* _What to work on_: Find each line in the records below that contains the word "distant" and copy those lines. Case matters.

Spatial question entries
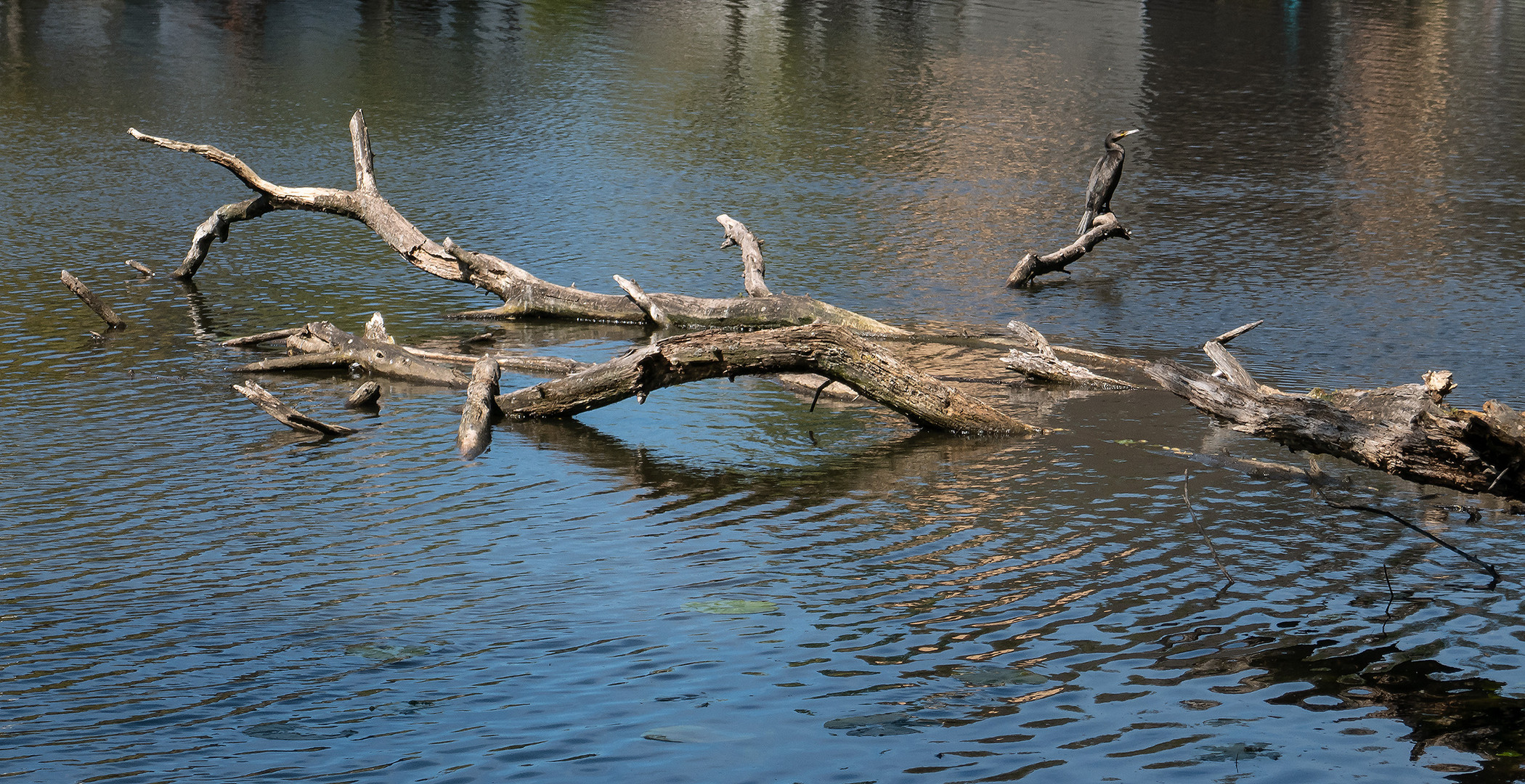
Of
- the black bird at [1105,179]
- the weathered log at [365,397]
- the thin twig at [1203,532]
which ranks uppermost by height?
the black bird at [1105,179]

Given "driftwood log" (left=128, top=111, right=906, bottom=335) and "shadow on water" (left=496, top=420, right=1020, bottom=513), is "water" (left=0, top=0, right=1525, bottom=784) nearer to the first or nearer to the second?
"shadow on water" (left=496, top=420, right=1020, bottom=513)

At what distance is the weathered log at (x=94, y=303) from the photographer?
16.0 metres

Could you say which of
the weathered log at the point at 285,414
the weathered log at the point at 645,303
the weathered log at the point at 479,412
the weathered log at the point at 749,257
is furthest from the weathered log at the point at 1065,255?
the weathered log at the point at 285,414

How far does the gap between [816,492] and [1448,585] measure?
4726 mm

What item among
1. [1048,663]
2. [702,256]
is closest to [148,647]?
[1048,663]

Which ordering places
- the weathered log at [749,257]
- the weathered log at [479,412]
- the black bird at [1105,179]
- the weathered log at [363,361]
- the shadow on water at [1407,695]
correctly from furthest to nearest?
the black bird at [1105,179], the weathered log at [749,257], the weathered log at [363,361], the weathered log at [479,412], the shadow on water at [1407,695]

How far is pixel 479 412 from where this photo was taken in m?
13.4

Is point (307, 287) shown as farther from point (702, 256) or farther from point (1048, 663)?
point (1048, 663)

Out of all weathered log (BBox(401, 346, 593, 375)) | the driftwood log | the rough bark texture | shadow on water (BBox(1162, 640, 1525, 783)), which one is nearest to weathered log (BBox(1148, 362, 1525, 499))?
shadow on water (BBox(1162, 640, 1525, 783))

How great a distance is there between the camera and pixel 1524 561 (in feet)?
32.0

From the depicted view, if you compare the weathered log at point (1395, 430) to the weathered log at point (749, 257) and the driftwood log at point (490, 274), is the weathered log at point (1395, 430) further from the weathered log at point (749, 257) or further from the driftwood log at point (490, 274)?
the weathered log at point (749, 257)

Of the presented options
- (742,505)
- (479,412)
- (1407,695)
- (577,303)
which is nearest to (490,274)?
(577,303)

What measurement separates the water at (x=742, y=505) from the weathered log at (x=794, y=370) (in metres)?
0.40

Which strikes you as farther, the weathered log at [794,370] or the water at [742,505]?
the weathered log at [794,370]
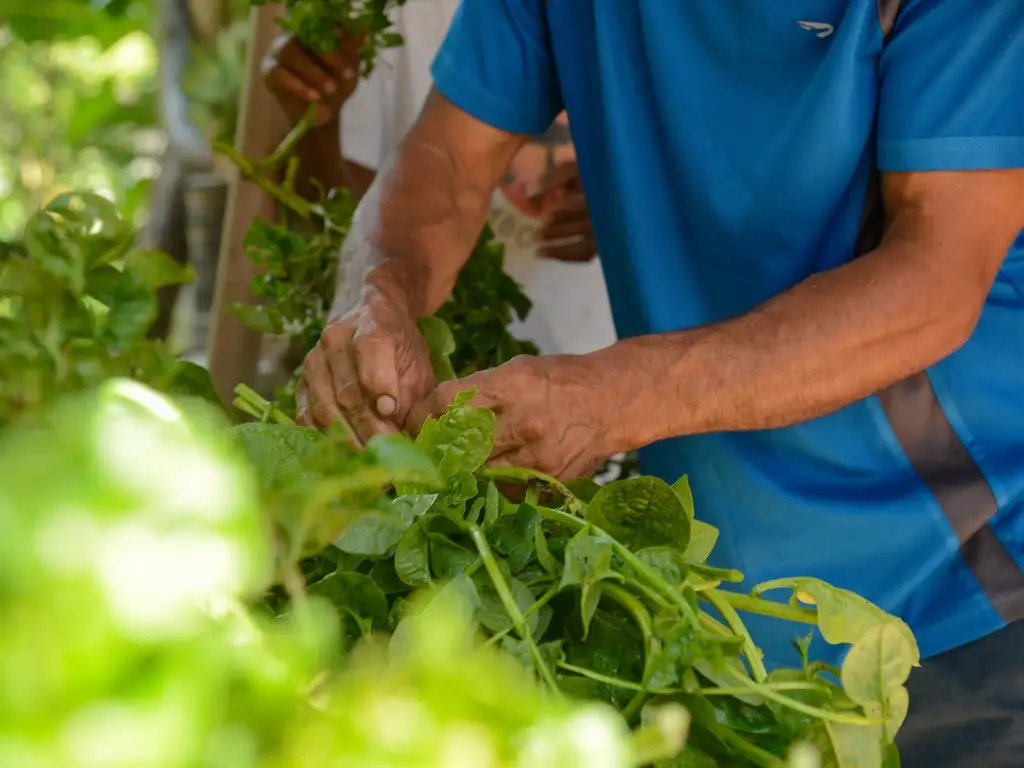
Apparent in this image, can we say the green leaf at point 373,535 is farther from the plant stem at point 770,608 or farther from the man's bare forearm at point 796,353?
the man's bare forearm at point 796,353

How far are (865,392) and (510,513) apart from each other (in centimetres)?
31

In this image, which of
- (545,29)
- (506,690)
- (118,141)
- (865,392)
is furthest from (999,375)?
(118,141)

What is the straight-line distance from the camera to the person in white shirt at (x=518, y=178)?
45.1 inches

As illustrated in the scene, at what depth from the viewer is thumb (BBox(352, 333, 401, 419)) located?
58cm

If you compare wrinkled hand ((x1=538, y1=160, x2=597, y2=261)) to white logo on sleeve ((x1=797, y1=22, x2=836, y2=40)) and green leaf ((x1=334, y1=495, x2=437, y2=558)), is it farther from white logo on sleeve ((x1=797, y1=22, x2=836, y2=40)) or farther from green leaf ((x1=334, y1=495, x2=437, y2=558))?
green leaf ((x1=334, y1=495, x2=437, y2=558))

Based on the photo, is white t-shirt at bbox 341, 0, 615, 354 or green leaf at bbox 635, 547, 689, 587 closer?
green leaf at bbox 635, 547, 689, 587

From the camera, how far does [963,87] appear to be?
62 cm

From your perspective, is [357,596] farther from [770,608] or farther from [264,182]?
[264,182]

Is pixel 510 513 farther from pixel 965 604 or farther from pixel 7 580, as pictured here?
pixel 965 604

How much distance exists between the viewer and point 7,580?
0.52ft

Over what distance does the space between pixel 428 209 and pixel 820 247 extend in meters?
0.29

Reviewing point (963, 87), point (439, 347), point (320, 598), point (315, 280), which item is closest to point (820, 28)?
point (963, 87)

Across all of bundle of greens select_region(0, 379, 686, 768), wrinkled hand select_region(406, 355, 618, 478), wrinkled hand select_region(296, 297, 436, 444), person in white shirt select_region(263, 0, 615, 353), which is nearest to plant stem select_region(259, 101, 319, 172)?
person in white shirt select_region(263, 0, 615, 353)

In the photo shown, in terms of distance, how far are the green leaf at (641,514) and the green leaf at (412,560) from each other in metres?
0.07
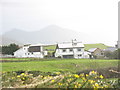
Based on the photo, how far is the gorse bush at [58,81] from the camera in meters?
3.31

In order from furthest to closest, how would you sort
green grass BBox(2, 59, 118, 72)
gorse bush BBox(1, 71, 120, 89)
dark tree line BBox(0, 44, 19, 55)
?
green grass BBox(2, 59, 118, 72)
dark tree line BBox(0, 44, 19, 55)
gorse bush BBox(1, 71, 120, 89)

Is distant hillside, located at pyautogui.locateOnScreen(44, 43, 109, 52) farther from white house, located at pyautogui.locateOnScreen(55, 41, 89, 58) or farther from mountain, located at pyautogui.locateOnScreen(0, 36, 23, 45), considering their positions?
mountain, located at pyautogui.locateOnScreen(0, 36, 23, 45)

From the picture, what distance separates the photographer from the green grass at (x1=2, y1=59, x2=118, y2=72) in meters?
4.00

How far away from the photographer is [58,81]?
3.46 meters

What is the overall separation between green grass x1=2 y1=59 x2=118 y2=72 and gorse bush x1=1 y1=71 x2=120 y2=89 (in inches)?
8.5

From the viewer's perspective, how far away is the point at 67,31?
13.0ft

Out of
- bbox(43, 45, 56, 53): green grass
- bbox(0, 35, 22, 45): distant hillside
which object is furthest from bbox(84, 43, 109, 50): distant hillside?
bbox(0, 35, 22, 45): distant hillside

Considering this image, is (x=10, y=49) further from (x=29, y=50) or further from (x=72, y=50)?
(x=72, y=50)

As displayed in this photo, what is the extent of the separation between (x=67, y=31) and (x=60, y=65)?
71 cm

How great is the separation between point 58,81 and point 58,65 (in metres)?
0.68

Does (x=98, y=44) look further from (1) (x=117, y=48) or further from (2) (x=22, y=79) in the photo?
(2) (x=22, y=79)

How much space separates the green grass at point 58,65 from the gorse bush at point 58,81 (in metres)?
0.22


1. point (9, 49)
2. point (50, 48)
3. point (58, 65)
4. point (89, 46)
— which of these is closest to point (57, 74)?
point (58, 65)

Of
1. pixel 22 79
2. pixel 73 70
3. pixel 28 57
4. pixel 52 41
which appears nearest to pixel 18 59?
pixel 28 57
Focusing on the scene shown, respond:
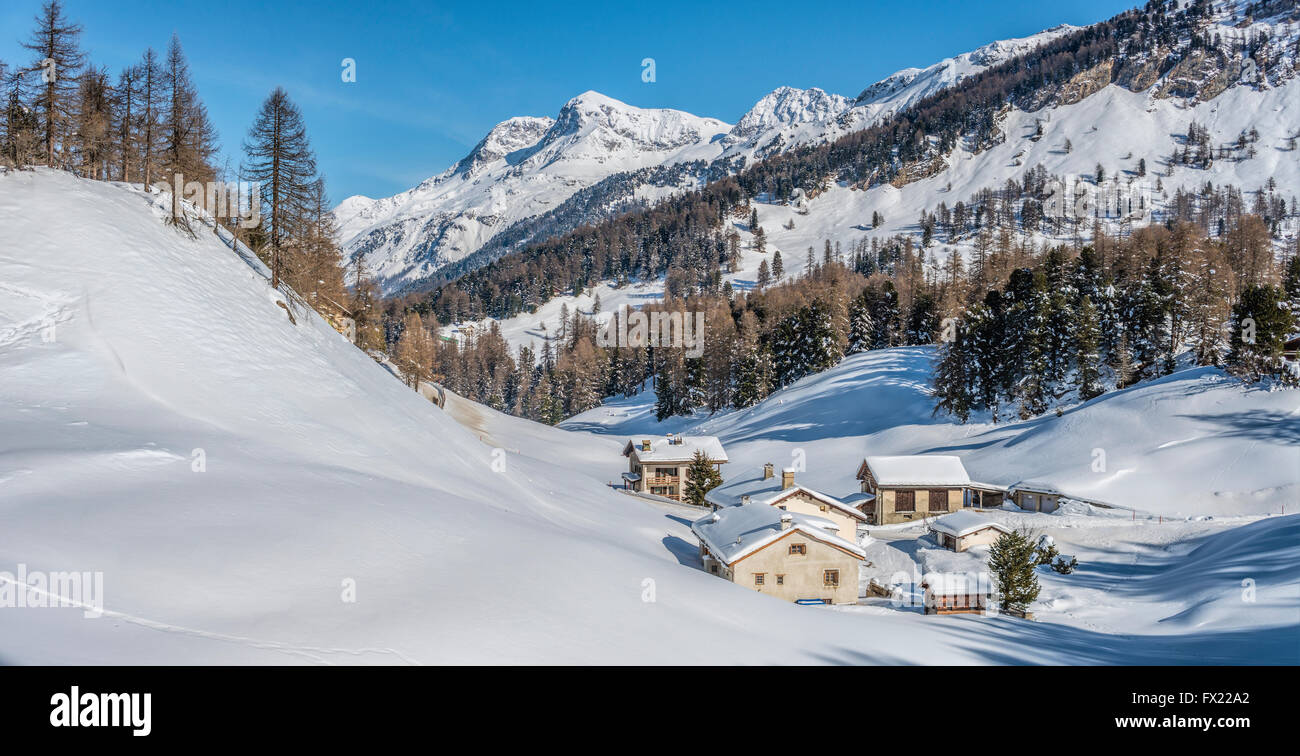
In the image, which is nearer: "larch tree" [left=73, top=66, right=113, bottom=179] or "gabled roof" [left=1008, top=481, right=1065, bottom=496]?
"larch tree" [left=73, top=66, right=113, bottom=179]

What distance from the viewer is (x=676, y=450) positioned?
61.8m

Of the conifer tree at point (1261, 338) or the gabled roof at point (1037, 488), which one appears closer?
the gabled roof at point (1037, 488)

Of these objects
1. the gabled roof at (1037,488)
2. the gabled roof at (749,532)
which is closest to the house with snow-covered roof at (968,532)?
the gabled roof at (1037,488)

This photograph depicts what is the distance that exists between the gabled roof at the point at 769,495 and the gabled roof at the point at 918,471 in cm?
670

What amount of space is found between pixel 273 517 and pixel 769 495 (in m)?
32.9

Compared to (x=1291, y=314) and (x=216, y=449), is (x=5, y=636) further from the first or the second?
(x=1291, y=314)

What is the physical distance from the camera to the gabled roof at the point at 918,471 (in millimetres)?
51750

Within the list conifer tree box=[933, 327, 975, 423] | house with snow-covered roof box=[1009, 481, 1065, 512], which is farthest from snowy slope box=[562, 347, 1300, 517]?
conifer tree box=[933, 327, 975, 423]

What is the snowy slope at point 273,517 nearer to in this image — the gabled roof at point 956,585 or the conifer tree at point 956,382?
the gabled roof at point 956,585

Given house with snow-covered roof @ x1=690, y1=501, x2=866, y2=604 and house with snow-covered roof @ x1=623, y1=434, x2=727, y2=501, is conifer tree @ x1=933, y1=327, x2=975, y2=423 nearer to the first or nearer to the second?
house with snow-covered roof @ x1=623, y1=434, x2=727, y2=501

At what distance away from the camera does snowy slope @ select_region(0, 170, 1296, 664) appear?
10.9 metres

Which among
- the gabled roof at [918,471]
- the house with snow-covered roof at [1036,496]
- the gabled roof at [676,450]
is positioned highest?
the gabled roof at [676,450]

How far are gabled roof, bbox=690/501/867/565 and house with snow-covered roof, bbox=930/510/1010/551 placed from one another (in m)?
15.1

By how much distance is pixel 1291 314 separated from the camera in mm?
52844
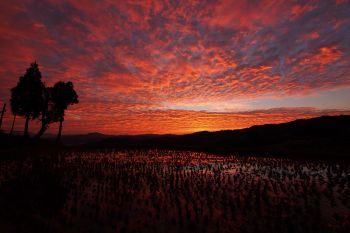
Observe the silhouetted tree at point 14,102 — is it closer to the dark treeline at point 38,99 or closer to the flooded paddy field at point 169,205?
the dark treeline at point 38,99

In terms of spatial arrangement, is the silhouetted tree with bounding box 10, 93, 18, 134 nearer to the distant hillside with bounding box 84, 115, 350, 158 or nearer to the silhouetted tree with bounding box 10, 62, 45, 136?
the silhouetted tree with bounding box 10, 62, 45, 136

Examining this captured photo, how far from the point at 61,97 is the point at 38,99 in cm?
607

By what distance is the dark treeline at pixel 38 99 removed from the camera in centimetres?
4575

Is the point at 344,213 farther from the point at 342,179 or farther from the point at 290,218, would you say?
the point at 342,179

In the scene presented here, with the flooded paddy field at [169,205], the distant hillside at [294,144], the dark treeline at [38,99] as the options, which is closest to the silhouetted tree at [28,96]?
the dark treeline at [38,99]

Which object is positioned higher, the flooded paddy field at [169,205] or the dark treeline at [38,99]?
the dark treeline at [38,99]

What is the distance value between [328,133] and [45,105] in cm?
7377

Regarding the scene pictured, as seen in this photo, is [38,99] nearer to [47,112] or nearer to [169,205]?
[47,112]

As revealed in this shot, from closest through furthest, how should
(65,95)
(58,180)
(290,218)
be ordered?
(290,218) → (58,180) → (65,95)

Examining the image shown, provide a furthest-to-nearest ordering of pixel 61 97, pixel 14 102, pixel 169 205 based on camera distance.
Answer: pixel 61 97 → pixel 14 102 → pixel 169 205

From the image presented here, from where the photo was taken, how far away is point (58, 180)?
49.1 feet

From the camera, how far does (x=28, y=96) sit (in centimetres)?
4603

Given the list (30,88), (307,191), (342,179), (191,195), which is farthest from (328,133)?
(30,88)

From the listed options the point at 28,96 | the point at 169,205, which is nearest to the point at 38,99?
the point at 28,96
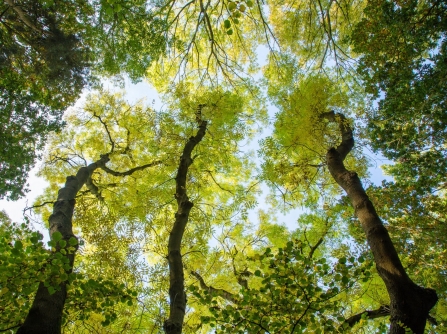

* _Correct output_:
Is distant hillside, located at pyautogui.locateOnScreen(44, 43, 109, 52) farther from white house, located at pyautogui.locateOnScreen(55, 41, 89, 58) or farther from mountain, located at pyautogui.locateOnScreen(0, 36, 23, 45), considering their positions?
- bbox(0, 35, 22, 45): distant hillside
which object is furthest from bbox(84, 43, 109, 50): distant hillside?
bbox(0, 35, 22, 45): distant hillside
In terms of spatial arrangement, is the silhouetted tree with bounding box 10, 93, 18, 134 nearer to the distant hillside with bounding box 84, 115, 350, 158 or nearer to the silhouetted tree with bounding box 10, 62, 45, 136?
In the scene presented here, with the flooded paddy field at [169,205], the distant hillside at [294,144], the dark treeline at [38,99] as the options, which is closest to the silhouetted tree at [28,96]?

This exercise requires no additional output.